About this task: Starting with the first line below, reproduce each line exactly until you have included the one bearing "content_type: application/javascript".

(Stored data)
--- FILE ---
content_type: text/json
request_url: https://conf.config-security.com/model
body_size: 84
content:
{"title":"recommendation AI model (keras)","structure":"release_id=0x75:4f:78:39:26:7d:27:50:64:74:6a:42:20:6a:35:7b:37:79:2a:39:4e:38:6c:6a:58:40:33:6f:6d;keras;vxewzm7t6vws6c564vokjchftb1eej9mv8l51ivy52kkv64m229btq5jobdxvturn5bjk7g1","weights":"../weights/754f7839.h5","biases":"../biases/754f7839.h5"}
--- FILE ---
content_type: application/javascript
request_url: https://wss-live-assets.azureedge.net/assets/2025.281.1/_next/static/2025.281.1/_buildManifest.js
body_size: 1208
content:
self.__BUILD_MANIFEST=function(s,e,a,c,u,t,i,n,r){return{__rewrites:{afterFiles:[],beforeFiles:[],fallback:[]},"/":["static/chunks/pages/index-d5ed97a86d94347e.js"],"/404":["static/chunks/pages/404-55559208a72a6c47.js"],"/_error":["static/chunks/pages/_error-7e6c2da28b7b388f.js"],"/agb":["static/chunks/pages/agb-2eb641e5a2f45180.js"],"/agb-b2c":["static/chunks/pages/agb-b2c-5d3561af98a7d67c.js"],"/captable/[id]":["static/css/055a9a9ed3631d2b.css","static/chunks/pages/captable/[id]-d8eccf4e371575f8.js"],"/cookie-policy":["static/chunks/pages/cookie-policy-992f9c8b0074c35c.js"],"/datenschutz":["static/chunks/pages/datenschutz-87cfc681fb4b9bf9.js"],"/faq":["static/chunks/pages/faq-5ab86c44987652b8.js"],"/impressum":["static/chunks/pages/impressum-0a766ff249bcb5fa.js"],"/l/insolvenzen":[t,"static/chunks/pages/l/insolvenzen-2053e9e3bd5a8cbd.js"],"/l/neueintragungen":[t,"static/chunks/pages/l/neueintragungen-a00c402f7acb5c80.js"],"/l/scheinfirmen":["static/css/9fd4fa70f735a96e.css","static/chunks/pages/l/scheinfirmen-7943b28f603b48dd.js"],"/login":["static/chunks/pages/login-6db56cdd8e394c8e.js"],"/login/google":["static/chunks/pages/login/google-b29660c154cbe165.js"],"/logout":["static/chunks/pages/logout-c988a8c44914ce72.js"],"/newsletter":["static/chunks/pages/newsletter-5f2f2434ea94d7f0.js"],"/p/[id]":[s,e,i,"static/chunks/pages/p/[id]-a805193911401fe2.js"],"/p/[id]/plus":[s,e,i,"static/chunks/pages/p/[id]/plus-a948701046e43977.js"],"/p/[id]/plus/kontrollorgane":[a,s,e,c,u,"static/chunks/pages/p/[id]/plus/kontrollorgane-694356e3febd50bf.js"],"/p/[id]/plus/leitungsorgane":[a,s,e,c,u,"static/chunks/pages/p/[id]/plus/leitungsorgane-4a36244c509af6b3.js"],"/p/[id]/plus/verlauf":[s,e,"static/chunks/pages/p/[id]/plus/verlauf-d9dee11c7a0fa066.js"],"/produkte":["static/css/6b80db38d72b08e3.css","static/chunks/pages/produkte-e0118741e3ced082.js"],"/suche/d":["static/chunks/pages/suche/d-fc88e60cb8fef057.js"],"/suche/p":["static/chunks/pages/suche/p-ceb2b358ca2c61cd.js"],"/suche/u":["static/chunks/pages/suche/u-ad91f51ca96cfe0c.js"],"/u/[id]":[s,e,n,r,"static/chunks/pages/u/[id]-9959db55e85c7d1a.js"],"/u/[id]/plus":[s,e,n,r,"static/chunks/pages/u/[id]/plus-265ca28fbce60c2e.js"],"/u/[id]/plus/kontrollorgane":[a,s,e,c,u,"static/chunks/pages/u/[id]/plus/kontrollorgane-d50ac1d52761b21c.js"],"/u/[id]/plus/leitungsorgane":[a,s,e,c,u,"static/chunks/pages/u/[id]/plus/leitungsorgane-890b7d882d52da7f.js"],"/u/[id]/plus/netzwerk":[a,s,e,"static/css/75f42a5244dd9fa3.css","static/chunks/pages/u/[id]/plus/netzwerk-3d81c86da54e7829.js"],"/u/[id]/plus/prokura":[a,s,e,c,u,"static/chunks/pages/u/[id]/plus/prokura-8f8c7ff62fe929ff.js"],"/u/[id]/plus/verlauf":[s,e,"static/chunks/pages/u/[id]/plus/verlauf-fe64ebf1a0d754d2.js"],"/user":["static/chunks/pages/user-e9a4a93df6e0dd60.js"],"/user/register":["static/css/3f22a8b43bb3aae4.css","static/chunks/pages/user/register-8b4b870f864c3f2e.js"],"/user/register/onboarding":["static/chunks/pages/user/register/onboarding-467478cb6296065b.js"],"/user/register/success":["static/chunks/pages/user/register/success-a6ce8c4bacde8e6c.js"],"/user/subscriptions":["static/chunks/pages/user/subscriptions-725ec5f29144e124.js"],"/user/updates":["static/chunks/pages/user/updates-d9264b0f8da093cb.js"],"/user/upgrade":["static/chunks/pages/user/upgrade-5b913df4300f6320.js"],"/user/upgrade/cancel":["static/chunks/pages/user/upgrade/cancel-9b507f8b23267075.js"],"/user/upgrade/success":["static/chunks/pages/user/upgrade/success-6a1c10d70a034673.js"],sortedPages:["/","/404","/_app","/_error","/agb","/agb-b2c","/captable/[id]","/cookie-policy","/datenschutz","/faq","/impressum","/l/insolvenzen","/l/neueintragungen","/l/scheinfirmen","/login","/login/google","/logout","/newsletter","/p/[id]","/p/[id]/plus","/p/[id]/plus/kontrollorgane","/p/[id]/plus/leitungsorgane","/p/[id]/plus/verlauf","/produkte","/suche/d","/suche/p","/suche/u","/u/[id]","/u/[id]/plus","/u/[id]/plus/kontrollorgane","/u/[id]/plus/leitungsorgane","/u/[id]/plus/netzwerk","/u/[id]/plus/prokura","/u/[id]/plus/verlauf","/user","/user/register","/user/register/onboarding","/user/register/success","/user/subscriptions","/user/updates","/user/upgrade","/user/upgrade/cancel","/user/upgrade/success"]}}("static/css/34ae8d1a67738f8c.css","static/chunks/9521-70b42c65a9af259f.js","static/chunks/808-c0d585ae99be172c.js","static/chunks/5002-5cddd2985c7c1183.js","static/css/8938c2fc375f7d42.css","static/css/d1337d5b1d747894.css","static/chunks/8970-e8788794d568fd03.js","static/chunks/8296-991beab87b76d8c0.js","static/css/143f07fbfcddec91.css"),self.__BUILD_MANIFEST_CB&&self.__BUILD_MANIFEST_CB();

Solved exercise:
--- FILE ---
content_type: text/json
request_url: https://conf.config-security.com/model
body_size: 84
content:
{"title":"recommendation AI model (keras)","structure":"release_id=0x75:4f:78:39:26:7d:27:50:64:74:6a:42:20:6a:35:7b:37:79:2a:39:4e:38:6c:6a:58:40:33:6f:6d;keras;vxewzm7t6vws6c564vokjchftb1eej9mv8l51ivy52kkv64m229btq5jobdxvturn5bjk7g1","weights":"../weights/754f7839.h5","biases":"../biases/754f7839.h5"}
--- FILE ---
content_type: application/javascript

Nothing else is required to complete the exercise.